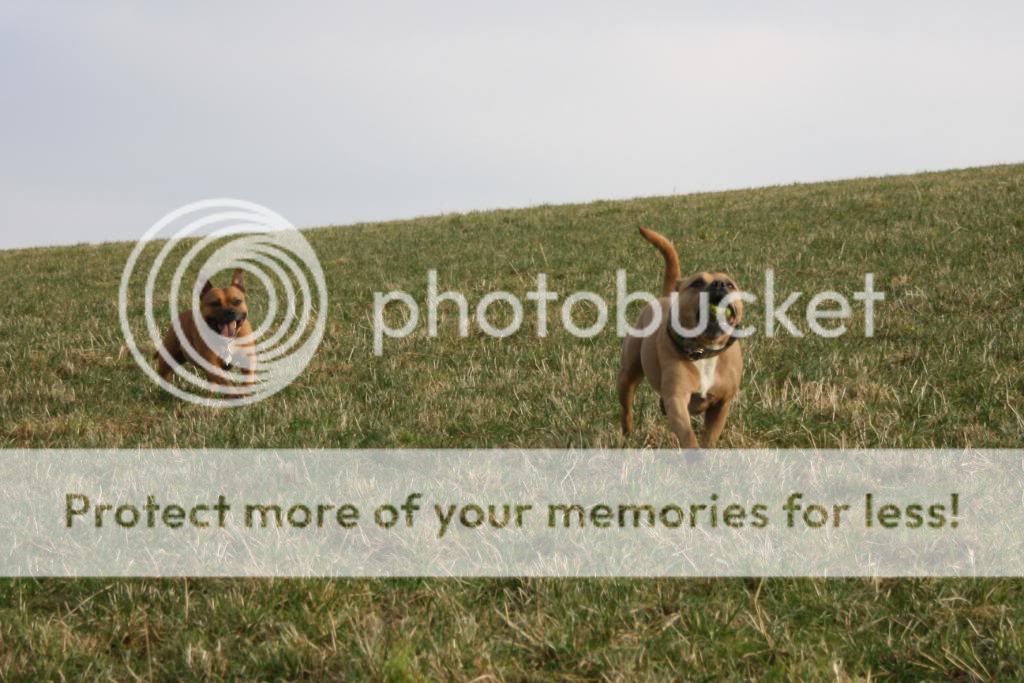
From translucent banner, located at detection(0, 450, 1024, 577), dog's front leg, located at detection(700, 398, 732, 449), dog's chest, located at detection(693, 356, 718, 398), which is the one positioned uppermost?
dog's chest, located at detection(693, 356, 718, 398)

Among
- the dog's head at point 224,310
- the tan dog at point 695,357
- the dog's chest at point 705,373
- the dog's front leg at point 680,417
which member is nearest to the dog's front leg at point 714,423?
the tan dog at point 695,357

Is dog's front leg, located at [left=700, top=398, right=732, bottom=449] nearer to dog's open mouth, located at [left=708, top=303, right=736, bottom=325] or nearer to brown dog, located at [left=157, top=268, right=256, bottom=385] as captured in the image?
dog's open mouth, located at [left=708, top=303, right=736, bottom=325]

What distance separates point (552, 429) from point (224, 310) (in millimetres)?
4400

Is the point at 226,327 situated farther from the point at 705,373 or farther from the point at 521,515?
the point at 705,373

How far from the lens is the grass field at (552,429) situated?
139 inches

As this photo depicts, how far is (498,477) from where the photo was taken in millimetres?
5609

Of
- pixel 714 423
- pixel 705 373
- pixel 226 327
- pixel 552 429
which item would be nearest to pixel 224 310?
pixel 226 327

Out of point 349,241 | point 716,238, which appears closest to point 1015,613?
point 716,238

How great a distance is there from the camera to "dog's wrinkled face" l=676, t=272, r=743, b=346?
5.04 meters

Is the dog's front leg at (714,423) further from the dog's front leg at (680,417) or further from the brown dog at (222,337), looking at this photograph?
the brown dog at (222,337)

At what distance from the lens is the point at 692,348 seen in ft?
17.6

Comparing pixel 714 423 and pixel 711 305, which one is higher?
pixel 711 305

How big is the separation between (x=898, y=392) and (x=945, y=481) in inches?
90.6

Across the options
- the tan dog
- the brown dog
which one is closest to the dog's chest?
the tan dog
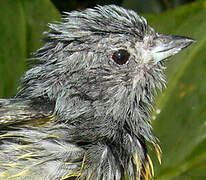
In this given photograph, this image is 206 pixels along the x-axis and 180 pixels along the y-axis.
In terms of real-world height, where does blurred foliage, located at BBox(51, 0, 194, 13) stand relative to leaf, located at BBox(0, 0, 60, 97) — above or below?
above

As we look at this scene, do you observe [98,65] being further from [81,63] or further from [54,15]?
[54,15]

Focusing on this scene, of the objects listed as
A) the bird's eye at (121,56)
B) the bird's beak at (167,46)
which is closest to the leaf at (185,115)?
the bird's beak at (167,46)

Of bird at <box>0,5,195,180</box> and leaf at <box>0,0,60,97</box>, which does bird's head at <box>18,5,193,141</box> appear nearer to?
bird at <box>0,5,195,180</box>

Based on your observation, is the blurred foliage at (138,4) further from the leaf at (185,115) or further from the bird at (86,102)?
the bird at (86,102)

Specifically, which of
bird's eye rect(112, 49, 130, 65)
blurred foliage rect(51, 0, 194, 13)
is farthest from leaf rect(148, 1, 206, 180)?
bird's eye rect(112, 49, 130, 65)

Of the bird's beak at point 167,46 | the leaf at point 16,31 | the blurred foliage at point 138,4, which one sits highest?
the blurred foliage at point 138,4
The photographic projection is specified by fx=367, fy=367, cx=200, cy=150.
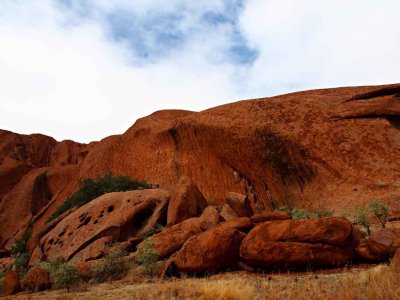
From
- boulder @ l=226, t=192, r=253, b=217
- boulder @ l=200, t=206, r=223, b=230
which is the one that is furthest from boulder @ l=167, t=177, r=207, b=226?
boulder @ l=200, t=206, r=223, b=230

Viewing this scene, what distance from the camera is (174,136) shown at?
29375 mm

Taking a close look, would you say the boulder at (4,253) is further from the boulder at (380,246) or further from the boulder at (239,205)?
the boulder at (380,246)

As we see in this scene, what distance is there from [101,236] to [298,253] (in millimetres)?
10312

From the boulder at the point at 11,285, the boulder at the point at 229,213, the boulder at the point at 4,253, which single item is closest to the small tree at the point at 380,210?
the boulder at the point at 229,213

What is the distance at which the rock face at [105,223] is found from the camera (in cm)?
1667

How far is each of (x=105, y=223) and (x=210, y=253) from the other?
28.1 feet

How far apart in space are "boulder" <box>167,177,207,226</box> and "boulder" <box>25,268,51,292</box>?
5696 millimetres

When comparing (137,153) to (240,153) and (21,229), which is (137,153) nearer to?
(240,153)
——————
Directions: The pictures should not appear in the copy; every other part of the records above must be returned exactly.

Reply:
From translucent banner, located at detection(0, 450, 1024, 577), dog's front leg, located at detection(700, 398, 732, 449), dog's chest, located at detection(693, 356, 718, 398), which is the one positioned uppermost?
dog's chest, located at detection(693, 356, 718, 398)

Among
- the dog's head at point 224,310
- the tan dog at point 695,357
- the dog's chest at point 705,373
- the dog's front leg at point 680,417
which member is nearest to the dog's front leg at point 714,423?
the tan dog at point 695,357

Is dog's front leg, located at [left=700, top=398, right=732, bottom=449] nearer to dog's open mouth, located at [left=708, top=303, right=736, bottom=325] or nearer to brown dog, located at [left=157, top=268, right=256, bottom=385] as captured in the image?
dog's open mouth, located at [left=708, top=303, right=736, bottom=325]

What distance separates point (552, 429) from point (224, 310) (in millimetres)?
4400

Is the point at 226,327 situated farther from the point at 705,373 or farther from the point at 521,515?
the point at 705,373

How far from the lens is the grass field at (552,429) situated?
139 inches

As this photo depicts, how far is (498,477) from where the photo was taken in millimetres?
5609

Of
- pixel 714 423
- pixel 705 373
- pixel 226 327
- pixel 552 429
which item would be nearest to pixel 224 310?
pixel 226 327

Out of point 349,241 | point 716,238, which appears closest to point 1015,613?
point 716,238

How great a distance is there from the camera to "dog's wrinkled face" l=676, t=272, r=743, b=346?
5.04 meters

Is the dog's front leg at (714,423) further from the dog's front leg at (680,417) or further from the brown dog at (222,337), looking at this photograph?
the brown dog at (222,337)

At what distance from the lens is the point at 692,348 seen in ft?
17.6

Comparing pixel 714 423 and pixel 711 305, which one is higher?
pixel 711 305

How big is the separation between (x=898, y=392) and (x=945, y=481) in inches?
90.6

Across the options
- the tan dog
- the brown dog
which one is closest to the dog's chest?
the tan dog
In this given photograph, this image is 206 pixels along the x-axis and 180 pixels along the y-axis.
In terms of real-world height, where does blurred foliage, located at BBox(51, 0, 194, 13) stand relative to leaf, located at BBox(0, 0, 60, 97) — above or below?
above

As we look at this scene, do you observe [98,65] being further from [81,63] or further from [54,15]?
[54,15]

Focusing on this scene, of the objects listed as
A) the bird's eye at (121,56)
B) the bird's beak at (167,46)
which is closest to the leaf at (185,115)?
the bird's beak at (167,46)

Of bird at <box>0,5,195,180</box> and leaf at <box>0,0,60,97</box>, which does bird's head at <box>18,5,193,141</box> appear nearer to?
bird at <box>0,5,195,180</box>

Based on your observation, is the blurred foliage at (138,4) further from the leaf at (185,115) or further from the bird at (86,102)?
the bird at (86,102)

Specifically, which of
bird's eye rect(112, 49, 130, 65)
blurred foliage rect(51, 0, 194, 13)
is farthest from leaf rect(148, 1, 206, 180)?
bird's eye rect(112, 49, 130, 65)

Of the bird's beak at point 167,46 | the leaf at point 16,31 | the blurred foliage at point 138,4, which one sits highest?
the blurred foliage at point 138,4
The photographic projection is specified by fx=367, fy=367, cx=200, cy=150.
From
- boulder @ l=226, t=192, r=253, b=217
- boulder @ l=200, t=206, r=223, b=230
which is the one that is furthest from boulder @ l=167, t=177, r=207, b=226?
boulder @ l=200, t=206, r=223, b=230

Viewing this scene, what distance from the camera is (174,136) shown at?
29375 mm

Taking a close look, would you say the boulder at (4,253) is further from the boulder at (380,246) or further from the boulder at (239,205)?
the boulder at (380,246)

As we see in this scene, what distance is there from [101,236] to [298,253] (in millimetres)?
10312

From the boulder at the point at 11,285, the boulder at the point at 229,213, the boulder at the point at 4,253, which single item is closest to the small tree at the point at 380,210?
the boulder at the point at 229,213

What is the distance at which the rock face at [105,223] is found from the camera (in cm)?
1667

How far is each of (x=105, y=223) and (x=210, y=253) from the other?
28.1 feet

How far apart in space are "boulder" <box>167,177,207,226</box> and "boulder" <box>25,268,51,292</box>?
5696 millimetres

When comparing (137,153) to (240,153) and (21,229), which is (137,153) nearer to?
(240,153)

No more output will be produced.